Representative Jim Banks Announces Senate Bid in Indiana

Representative Jim Banks, a staunch conservative with the backing of a deep-pocketed political action committee, opened his bid for an Indiana Senate seat on Tuesday with an ad highlighting his deployment to Afghanistan and issuing a broadside against “radical socialist Democrats.”

Mike Braun, who currently holds the seat and is one of the state’s two Republican senators, will run for governor next year, creating an opening that could lead to a crowded primary fight in the reliably Republican state. Mr. Banks, who recently headed the House’s Republican Study Committee, a conservative caucus that is broader and less confrontational than the House’s Freedom Caucus, turned to the Senate after he lost his bid to be whip, the No. 3 Republican position in the G.O.P.’s new House majority.
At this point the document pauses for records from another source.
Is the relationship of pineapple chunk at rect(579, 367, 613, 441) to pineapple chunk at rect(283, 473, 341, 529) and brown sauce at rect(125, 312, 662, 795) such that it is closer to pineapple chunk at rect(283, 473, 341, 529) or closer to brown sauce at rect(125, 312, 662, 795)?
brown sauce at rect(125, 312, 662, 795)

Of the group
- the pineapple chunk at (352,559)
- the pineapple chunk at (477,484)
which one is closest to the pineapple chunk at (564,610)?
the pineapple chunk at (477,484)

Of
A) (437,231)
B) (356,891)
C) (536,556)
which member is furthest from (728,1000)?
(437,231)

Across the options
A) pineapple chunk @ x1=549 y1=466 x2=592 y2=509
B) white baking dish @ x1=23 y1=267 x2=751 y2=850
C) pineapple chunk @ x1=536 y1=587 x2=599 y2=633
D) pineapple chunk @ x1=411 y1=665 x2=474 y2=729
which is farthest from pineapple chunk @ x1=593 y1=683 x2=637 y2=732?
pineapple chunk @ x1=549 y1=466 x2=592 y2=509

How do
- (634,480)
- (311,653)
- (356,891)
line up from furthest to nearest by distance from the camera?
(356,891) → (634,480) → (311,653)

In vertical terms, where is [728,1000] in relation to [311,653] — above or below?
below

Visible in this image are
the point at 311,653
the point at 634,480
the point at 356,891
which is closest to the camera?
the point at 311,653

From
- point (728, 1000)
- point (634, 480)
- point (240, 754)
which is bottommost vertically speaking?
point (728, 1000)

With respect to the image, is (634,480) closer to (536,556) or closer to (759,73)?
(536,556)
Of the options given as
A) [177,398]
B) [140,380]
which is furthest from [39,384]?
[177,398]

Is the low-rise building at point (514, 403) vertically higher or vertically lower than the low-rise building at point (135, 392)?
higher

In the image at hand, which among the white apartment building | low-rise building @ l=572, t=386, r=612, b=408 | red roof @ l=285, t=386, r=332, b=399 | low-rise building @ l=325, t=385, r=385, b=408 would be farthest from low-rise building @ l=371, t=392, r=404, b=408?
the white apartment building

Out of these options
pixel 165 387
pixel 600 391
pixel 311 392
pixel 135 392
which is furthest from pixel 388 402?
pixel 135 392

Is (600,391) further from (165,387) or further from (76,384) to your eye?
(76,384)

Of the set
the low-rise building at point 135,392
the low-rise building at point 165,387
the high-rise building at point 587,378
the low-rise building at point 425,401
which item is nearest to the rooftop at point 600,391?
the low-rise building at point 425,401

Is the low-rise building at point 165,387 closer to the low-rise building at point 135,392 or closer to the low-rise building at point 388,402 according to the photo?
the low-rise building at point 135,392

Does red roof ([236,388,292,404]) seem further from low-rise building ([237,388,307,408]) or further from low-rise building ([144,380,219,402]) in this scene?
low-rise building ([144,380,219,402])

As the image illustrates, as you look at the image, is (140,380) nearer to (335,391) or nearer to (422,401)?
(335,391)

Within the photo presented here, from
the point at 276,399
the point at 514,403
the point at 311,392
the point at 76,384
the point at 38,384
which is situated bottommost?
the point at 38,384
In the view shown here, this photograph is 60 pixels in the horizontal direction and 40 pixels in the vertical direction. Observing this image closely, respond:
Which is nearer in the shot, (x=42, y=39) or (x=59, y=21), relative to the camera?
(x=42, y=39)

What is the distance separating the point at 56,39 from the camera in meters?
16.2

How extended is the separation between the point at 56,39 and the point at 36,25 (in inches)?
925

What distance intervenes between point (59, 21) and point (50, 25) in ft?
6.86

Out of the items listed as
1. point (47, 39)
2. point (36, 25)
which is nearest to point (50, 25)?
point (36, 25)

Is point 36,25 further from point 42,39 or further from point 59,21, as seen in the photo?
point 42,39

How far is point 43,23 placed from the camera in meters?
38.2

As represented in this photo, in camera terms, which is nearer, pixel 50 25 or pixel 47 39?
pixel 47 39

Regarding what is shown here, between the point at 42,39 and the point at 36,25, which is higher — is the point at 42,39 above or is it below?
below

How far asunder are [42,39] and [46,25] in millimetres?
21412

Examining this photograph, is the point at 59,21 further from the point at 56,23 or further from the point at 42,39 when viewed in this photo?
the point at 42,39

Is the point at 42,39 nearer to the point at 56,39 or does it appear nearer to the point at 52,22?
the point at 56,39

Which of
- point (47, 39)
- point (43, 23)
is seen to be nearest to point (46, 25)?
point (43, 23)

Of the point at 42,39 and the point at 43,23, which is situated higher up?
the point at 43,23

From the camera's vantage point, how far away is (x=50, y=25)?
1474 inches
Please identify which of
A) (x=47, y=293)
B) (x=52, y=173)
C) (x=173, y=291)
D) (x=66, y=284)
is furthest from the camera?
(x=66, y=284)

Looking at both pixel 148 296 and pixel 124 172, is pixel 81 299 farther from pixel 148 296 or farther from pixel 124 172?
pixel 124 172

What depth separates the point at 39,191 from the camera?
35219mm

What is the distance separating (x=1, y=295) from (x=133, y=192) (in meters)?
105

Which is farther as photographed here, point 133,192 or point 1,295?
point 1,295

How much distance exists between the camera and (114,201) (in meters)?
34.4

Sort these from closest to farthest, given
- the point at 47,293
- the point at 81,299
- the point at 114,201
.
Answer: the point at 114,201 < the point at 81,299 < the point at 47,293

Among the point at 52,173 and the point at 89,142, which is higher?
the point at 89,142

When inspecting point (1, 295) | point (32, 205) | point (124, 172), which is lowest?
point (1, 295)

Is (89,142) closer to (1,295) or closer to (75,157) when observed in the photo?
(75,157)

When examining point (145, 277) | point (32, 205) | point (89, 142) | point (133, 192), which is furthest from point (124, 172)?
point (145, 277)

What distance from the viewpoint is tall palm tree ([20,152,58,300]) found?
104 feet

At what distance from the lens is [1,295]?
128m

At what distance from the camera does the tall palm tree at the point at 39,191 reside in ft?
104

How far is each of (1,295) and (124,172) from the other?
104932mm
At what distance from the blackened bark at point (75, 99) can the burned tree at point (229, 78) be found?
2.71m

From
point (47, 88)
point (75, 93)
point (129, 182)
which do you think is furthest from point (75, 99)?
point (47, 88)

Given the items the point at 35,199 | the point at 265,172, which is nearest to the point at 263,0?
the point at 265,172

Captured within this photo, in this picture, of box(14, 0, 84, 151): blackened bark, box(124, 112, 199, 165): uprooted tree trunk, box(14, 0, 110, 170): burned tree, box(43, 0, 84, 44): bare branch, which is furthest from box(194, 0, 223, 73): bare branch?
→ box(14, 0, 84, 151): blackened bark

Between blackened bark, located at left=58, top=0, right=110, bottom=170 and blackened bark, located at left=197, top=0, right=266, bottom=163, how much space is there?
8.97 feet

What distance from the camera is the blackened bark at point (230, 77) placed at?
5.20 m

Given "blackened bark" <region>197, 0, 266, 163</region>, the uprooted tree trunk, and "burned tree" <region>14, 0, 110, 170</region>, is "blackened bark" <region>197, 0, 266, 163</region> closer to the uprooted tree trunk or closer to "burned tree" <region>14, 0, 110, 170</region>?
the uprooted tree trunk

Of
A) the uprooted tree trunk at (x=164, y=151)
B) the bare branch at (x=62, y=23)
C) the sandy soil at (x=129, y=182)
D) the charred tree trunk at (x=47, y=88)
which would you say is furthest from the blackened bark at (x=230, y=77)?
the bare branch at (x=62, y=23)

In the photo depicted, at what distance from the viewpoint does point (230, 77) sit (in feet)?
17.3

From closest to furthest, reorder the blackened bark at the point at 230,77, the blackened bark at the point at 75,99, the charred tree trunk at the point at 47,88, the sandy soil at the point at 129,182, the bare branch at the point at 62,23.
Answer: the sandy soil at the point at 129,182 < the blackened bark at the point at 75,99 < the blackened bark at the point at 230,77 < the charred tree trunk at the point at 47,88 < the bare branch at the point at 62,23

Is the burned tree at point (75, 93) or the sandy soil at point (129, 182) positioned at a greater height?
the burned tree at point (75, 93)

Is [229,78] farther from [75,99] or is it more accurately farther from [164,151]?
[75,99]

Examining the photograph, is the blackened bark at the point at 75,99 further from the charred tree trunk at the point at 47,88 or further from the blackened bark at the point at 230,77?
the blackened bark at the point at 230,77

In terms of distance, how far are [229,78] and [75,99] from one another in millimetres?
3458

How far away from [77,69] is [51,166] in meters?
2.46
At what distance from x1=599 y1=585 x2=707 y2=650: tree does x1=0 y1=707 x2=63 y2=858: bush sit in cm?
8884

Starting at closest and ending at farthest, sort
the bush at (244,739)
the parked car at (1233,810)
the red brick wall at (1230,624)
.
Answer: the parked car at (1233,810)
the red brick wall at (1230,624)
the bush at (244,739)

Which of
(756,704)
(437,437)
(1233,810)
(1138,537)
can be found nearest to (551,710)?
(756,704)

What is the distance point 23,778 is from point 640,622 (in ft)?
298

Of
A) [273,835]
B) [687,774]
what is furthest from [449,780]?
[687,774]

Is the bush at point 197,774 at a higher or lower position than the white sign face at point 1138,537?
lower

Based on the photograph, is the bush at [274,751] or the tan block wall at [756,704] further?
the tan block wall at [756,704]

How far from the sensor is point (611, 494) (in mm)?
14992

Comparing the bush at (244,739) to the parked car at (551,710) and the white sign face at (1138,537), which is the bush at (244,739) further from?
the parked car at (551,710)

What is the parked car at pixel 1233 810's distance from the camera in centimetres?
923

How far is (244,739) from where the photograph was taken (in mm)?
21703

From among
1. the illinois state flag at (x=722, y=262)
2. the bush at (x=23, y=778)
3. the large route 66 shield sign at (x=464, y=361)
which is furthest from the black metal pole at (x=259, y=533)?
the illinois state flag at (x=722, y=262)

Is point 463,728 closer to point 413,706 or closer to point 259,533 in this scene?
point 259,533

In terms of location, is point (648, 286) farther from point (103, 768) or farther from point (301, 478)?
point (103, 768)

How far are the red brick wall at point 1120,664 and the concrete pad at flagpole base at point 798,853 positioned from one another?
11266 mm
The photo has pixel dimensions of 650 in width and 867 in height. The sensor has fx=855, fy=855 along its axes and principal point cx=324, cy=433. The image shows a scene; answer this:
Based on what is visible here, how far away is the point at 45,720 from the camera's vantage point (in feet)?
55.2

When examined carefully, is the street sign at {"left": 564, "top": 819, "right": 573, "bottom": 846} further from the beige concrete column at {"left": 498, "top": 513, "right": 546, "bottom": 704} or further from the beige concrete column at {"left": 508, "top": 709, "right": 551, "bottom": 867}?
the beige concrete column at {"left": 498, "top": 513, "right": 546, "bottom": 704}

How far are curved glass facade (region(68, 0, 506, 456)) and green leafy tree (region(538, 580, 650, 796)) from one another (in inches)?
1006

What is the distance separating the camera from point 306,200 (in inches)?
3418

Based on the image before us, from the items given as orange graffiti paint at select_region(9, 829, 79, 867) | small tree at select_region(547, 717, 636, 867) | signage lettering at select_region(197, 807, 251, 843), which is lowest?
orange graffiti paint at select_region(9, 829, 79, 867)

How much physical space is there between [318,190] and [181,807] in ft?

He enters the contest with the backing of the Club for Growth, a moneyed conservative political action committee that spent millions of dollars to get its preferred House and Senate candidates across the line in the November midterms. The group and its super PAC “are prepared to spend whatever it takes to help Banks secure the nomination and victory,” its president, David McIntosh, said Tuesday.

Club for Growth is already spending money against another possible candidate, the former Indiana governor Mitch Daniels, whom it considers too conciliatory. Mr. Banks also has the endorsement of Representative Larry Bucshon, another Indiana Republican, and Senator Tom Cotton, Republican of Arkansas.

But Indiana’s current governor, Eric Holcomb, who is facing a term limit, is considering a run for the Senate, as is Representative Victoria Spartz, whose Ukrainian birth has elevated her voice in Congress.

In his announcement, Mr. Banks called himself “a small-town kid from a working-class home” with deep roots in Indiana and a record fighting overseas and in Congress for “conservative Hoosier values.” He threw in a nod to former President Donald J. Trump, calling him “the strongest president in my lifetime.”

Mr. Braun, a businessman who had little political experience when he ran against Senator Joe Donnelly, a Democrat, in 2018, beat him by six percentage points. His victory came two years after Representative Todd Young whipped Evan Bayh, a Democrat and former senator who had come out of retirement to try a comeback. Those defeats signaled just how difficult a Democratic comeback in the state would be.

In November, Mr. Young won re-election with nearly 59 percent of the vote.